Because of several caveats and the need to re-compile the JIT code every time GenX
is started I would not recommand this in most cases, at the moment.

Fitting the model
-----------------
One advantage of the Differential Evolution algorithm is,
that a large number of parameter sets are being calculated for every
generation without any interdependance. This allows a relatively simple
way of parallelizing computations as a pool of processes can be used
with model parameters being passed to them every generation.

Any parallel computing solutions have overhead involved in setting up
and communication between parallel threads. The optimizal settings will
therefore depend on the complexity of the model.
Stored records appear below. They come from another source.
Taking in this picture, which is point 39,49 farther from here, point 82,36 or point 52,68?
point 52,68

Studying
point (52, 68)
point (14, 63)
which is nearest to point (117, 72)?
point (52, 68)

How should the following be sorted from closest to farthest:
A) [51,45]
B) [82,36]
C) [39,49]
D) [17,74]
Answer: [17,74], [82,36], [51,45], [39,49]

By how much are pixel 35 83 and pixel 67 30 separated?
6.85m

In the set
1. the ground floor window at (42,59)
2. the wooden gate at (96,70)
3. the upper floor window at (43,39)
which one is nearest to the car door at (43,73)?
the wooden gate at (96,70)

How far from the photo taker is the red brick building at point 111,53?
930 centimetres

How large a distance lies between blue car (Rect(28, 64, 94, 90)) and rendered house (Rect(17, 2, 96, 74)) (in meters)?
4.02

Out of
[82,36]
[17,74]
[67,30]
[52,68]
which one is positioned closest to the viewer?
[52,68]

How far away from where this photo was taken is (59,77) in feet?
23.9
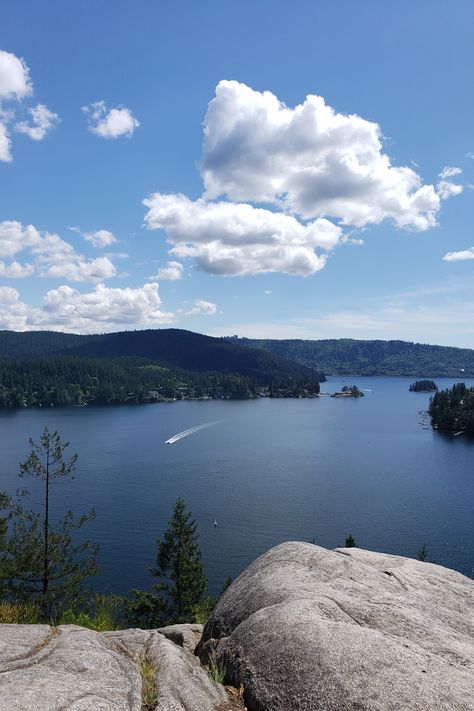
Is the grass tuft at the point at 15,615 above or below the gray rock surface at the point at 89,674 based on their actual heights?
below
A general rule of thumb is that the more complex a computation within a
thread the lower the influence of the overhead of setting it up. At the
same time, the more data is needed for a computation the more overhead
is produced.

In GenX this means, that the parallel computation provided by the
numba JIT functions is less effective is the model is a small number of
layers and if the number of datapoints is small. So in the case of
simple and fast models the multiprocessing of the differential evolution
optimizer can lead to much higher preformance.
GenX does automatically reduce the number of cores used by numba functions
when the process number in the optimizer settings is increased (simulations
still use the maximum available cores). Transfer to the processes also has
its overhead, that can be influenced by the "items/chunk" parameter as well
as the population size.

Tips to optimize your model performance
=======================================
    * Always use the "Speed" indication in the status bar at the bottom of the window. It shows, how many
      function evaluations per second are being calculated during the fit
    * If you do not need it, you can disable "ignore fom nan" and "ignore fom inf", which can slightly improve performance
    * Try out different settings of population size, items/chunk, parallel on/off and number of processes

Simple models
-------------
    * Models with <20 layers and a few 100 datapoints
    * Expected computation speed >300 (can reach >10000 if optimized)
    * Use parallel processing with process=cores/threads.
    * Use large population size 100-1000
    * Adapt chunk/item to be =(population size)/(processes)

Complex models
--------------
    * These can have 100 or more layers and resolution convolution that leads to >1000 datapoints
    * Expected computation speed <150
    * Try without parallel processing or small number of parallel threads (2-4)
    * If CUDA is available, especially for neutron spin-flip calculations, try using CUDA in conjunction with
      2-8 parallel threads. In this case one of the threads will run on GPU. In tests this could lead
      to 1.5x to 2.0x improvement, even on a system with powerful 16-core CPU.